Calculus: 3.2   Limits, continuity, and differentiability

Dr Chris Paton

3.2 Limits, continuity, and differentiability

The previous section motivated calculus as the engine of learning: gradient descent moves a model's parameters in the direction that reduces a loss, and the gradient is built from derivatives. That description glossed over a subtle question. What does it actually mean to talk about "the slope of $f$ at the point $x$" when a single point has no width and a slope needs two points to be defined? The classical answer, and the one that powers every line of backpropagation code, is that the slope at $x$ is the limiting value of slopes of secant lines as the second point is brought arbitrarily close to $x$. Limits are the conceptual hinge on which the rest of calculus turns.

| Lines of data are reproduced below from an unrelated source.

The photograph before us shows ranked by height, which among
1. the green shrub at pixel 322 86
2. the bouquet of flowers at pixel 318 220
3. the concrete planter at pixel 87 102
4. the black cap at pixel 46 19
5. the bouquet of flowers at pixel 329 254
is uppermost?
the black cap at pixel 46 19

To make this precise we need three connected ideas. Limits describe the value a function approaches near a point, even when the function may not be defined exactly at that point. Continuity says the function has no sudden jumps, holes, or runaways to infinity, so its limiting value at a point matches its actual value there. Differentiability says the function is locally well approximated by a straight line, the gradient. Each idea builds on the previous, and each one shows up in the practice of training neural networks: limits underwrite the very definition of a derivative; continuity is the minimum we ask of an activation function; differentiability is what makes the chain rule of backpropagation legal.

The treatment here is precise enough for ML practice but stops short of measure theory and real analysis.

Symbols Used Here

$\lim_{x \to a} f(x)$limit of $f$ as $x$ approaches $a$

$\epsilon, \delta$small positive numbers used in formal limit definitions

$f(a)$value of $f$ at $a$

$\partial$partial-derivative symbol; also denotes the subdifferential of a convex function

Limits, intuitively

Imagine you are trying to predict the value of a function at a point you cannot quite reach. Perhaps the formula explicitly forbids that point, perhaps a measurement instrument cannot record the value there, perhaps the function is defined by a process that never finishes exactly. The limit is the value the function appears to be heading towards as you sneak up on the awkward point from either side.

The classical worked example is

$$ f(x) = \frac{x^2 - 1}{x - 1}. $$

At $x = 1$ the denominator is zero and $f$ is undefined; the formula has a hole there. Yet for any $x \ne 1$ we can simplify by factoring the numerator, $x^2 - 1 = (x-1)(x+1)$, and cancelling the common factor: $f(x) = x + 1$. So as $x$ wanders towards 1, the function values wander towards 2, even though the function itself never quite reaches 2 along its own graph. We write $\lim_{x \to 1} f(x) = 2$.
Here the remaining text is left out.